Short descriptive text snippets

..........

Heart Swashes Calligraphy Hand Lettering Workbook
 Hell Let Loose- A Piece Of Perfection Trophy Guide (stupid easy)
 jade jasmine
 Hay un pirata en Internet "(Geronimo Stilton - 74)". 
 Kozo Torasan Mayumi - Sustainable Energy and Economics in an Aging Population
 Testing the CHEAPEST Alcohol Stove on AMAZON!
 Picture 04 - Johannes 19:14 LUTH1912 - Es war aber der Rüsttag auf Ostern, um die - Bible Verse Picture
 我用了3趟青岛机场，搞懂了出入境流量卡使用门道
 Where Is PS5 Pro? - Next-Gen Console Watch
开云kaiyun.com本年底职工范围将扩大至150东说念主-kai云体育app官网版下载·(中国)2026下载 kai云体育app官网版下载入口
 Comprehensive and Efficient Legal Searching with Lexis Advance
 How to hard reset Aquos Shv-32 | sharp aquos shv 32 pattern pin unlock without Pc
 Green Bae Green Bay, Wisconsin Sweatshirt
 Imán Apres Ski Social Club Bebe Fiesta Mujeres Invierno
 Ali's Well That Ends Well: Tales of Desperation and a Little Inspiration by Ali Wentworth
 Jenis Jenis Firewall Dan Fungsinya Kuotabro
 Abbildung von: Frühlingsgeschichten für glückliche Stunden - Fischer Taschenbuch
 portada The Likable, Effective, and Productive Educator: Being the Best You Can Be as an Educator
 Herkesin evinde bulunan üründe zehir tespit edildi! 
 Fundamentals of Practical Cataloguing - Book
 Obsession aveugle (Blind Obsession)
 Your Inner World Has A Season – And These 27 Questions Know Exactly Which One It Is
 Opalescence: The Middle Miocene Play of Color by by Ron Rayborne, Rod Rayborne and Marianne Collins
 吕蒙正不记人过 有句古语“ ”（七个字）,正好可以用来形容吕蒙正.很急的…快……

..........

- [PROMPT]:
The response should be a verbatim transcription of the data.

- [ANSWER FOR THE TASK]:
Heart Swashes Calligraphy Hand Lettering Workbook
 Hell Let Loose- A Piece Of Perfection Trophy Guide (stupid easy)
 jade jasmine
 Hay un pirata en Internet "(Geronimo Stilton - 74)". 
 Kozo Torasan Mayumi - Sustainable Energy and Economics in an Aging Population
 Testing the CHEAPEST Alcohol Stove on AMAZON!
 Picture 04 - Johannes 19:14 LUTH1912 - Es war aber der Rüsttag auf Ostern, um die - Bible Verse Picture
 我用了3趟青岛机场，搞懂了出入境流量卡使用门道
 Where Is PS5 Pro? - Next-Gen Console Watch
开云kaiyun.com本年底职工范围将扩大至150东说念主-kai云体育app官网版下载·(中国)2026下载 kai云体育app官网版下载入口
 Comprehensive and Efficient Legal Searching with Lexis Advance
 How to hard reset Aquos Shv-32 | sharp aquos shv 32 pattern pin unlock without Pc
 Green Bae Green Bay, Wisconsin Sweatshirt
 Imán Apres Ski Social Club Bebe Fiesta Mujeres Invierno
 Ali's Well That Ends Well: Tales of Desperation and a Little Inspiration by Ali Wentworth
 Jenis Jenis Firewall Dan Fungsinya Kuotabro
 Abbildung von: Frühlingsgeschichten für glückliche Stunden - Fischer Taschenbuch
 portada The Likable, Effective, and Productive Educator: Being the Best You Can Be as an Educator
 Herkesin evinde bulunan üründe zehir tespit edildi! 
 Fundamentals of Practical Cataloguing - Book
 Obsession aveugle (Blind Obsession)
 Your Inner World Has A Season – And These 27 Questions Know Exactly Which One It Is
 Opalescence: The Middle Miocene Play of Color by by Ron Rayborne, Rod Rayborne and Marianne Collins
 吕蒙正不记人过 有句古语“ ”（七个字）,正好可以用来形容吕蒙正.很急的…快……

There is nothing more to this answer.